Why Calathea makoyana gets root rot
Peacock plant evolved on shaded Brazilian forest floors where rain is frequent but roots still breathe in loose, organic soil. NC State Extension describes the indoor goal as consistently moist but never waterlogged soil - a narrower band than most beginner houseplant advice allows. The root system is built from fine, shallow feeder roots on a horizontal rhizome. They absorb water quickly but die faster than drought-tolerant roots when oxygen is pushed out of saturated peat or coco mix.
Several conditions push makoyana from chronic sogginess into rot:
Repeated watering into wet soil. Calendar watering through winter is the top failure mode. Mix that dried in five to seven days in summer may stay saturated for two to three weeks in a cool, dim office. UF IFAS lists wilted Calathea leaves as a symptom of drought stress or root pathogens - soil moisture and root firmness separate the two.
Oversized pots and dense mixes. Nursery peacock plants often arrive in moisture-retentive blends. A pot too large for the root ball holds water in the centre long after the surface looks dry. Compacted peat turns anaerobic at the bottom while the top crusts over.
Cachepots and standing saucers. Decorative outer pots without drainage trap runoff. Roots standing in water for any length of time can rot - tip away excess from cover pots after every watering.
Low light and cool rooms slowing evaporation. Broad patterned leaves can look briefly intact while fine roots drown below. Winter overwatering in dim rooms strips feeder roots before upper foliage yellows.
Responding to curl with more water. When soil is already damp, curl means root stress, not thirst. Adding water worsens oxygen loss - see the wet-soil curl paradox in the overwatering guide.
NC State Extension notes that overwatering can cause root rot on Goeppertia makoyana, and the plant is intolerant of wet soil, dry soil swings, and low humidity - all of which stress the same fine root zone.
What root rot looks like on Calathea peacock
Early rot is easy to miss because patterned leaves still look green from a distance. Watch for these progression patterns:

Root Rot symptoms on Calathea Peacock Plant - compare with healthy tissue on the same plant.
- Yellowing lower leaves that appear soft or droopy rather than crisp - often starting at the bottom while the crown still looks intact
- Limp or wilted foliage despite moist, heavy soil - the classic wet-soil wilt paradox on a prayer plant
- Sour or swampy smell when you lift the pot or probe near drainage holes
- Stalled or rotted new centre spear - an unfurling leaf roll sticks, browns at the base, or emerges small before lower leaves yellow widely
- Loss of normal nyctinasty - healthy makoyana folds foliage up in the evening and reopens at sunrise; severely stressed roots disrupt that rhythm even when some older blades still move
- Soft stem tissue at the soil line - crown beginning to collapse as roots fail
- Fungus gnats hovering near the surface - see fungus gnats on Calathea peacock for the wet-soil companion pest
Advanced cases show mushy stems at the soil line, leaves that turn brown and collapse, and black or translucent roots on inspection. Broad peacock-patterned leaves mask root failure longer than thin-leaf plants because they hold water in their tissue briefly - do not wait for widespread collapse before unpotting.

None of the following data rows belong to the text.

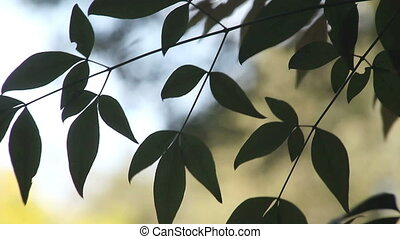 graceful leaves - dark green leaves of a nandina or heavenly...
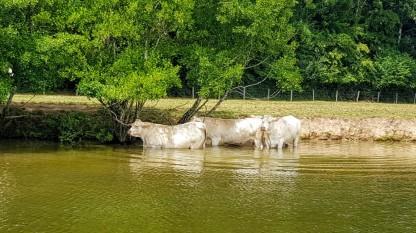 Selbst den Rindern wird es zu heiss, sie suchen Abkühlung im Fluss und unter Bäumen - oder beides gleichzeitig!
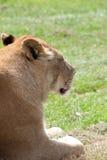 ritratto del lioness Immagine Stock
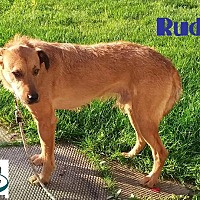 Adopt A Pet :: Rudy - Handsome Boy! - Huntsville, ON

Lookalike symptoms to rule out
| What you see | Likely cause | First check |
|---|---|---|
| Limp leaves, heavy wet soil, yellow lower leaves, mushy roots | Root rot (this page) | Stop water; unpot and trim |
| Heavy wet soil, no mushy roots yet, declining slowly | Overwatering precursor | Pause water; drain vessels |
| Light dry pot, inward curl, soil pulling from pot wall | Underwatering | Soak and drain fully |
| Crisp brown edges, moist soil, RH below 50% | Low humidity | Humidifier before more water |
| Evening upward fold, firm by mid-morning | Normal nyctinasty | No action if daytime posture is healthy |
| Acute whole-plant flop within hours on wet soil | Wilting / advancing rot | Crown firmness + root inspection |
| Yellow lower leaves only, firm roots, appropriate moisture | Yellow leaves - nutrient or age | Root inspection still wise |
| Limpness 1–2 weeks after repot, firm pale roots | Repot shock | Reduce water slightly; avoid fertilizing |
The wet-soil wilt paradox is the core peacock plant confusion: curl on dry mix usually means add water; curl on wet mix means stop water and check roots. Missouri Botanical Garden notes that a wilted appearance with moist soil can indicate damaged roots - the plant cannot absorb water even when surrounded by it.

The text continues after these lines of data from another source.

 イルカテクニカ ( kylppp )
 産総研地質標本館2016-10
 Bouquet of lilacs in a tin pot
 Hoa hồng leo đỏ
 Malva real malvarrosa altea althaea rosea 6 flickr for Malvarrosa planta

Brown leaf tips on moist soil often point to fluoride in tap water rather than drought - see brown tips on Calathea peacock before adding more water.
How to confirm the cause
Work through this unpot inspection checklist before changing anything else:
- Stop watering and empty all saucers, cachepots, and trays for at least several days unless the crown is actively softening - then proceed to unpot immediately.
- Pot weight - A heavy, cool pot long after the last watering suggests saturation at depth. Compare against your post-watering baseline from the watering guide.
- Smell - Musty or sour odor from drainage holes or when you lift the nursery pot from a cachepot.
- Crown feel - Gently press the stem cluster at soil level. Firm crown with limp outer leaves is more recoverable. Soft, dark, or collapsing tissue on wet mix confirms escalation.
- Gently unpot - Knock the plant out of its container. Brush away loose mix without tearing healthy roots.
- Root appearance - Healthy root tissue should be firm and pale with thin feeder roots; rotted roots are mushy, brown, black, or translucent and may smell sour.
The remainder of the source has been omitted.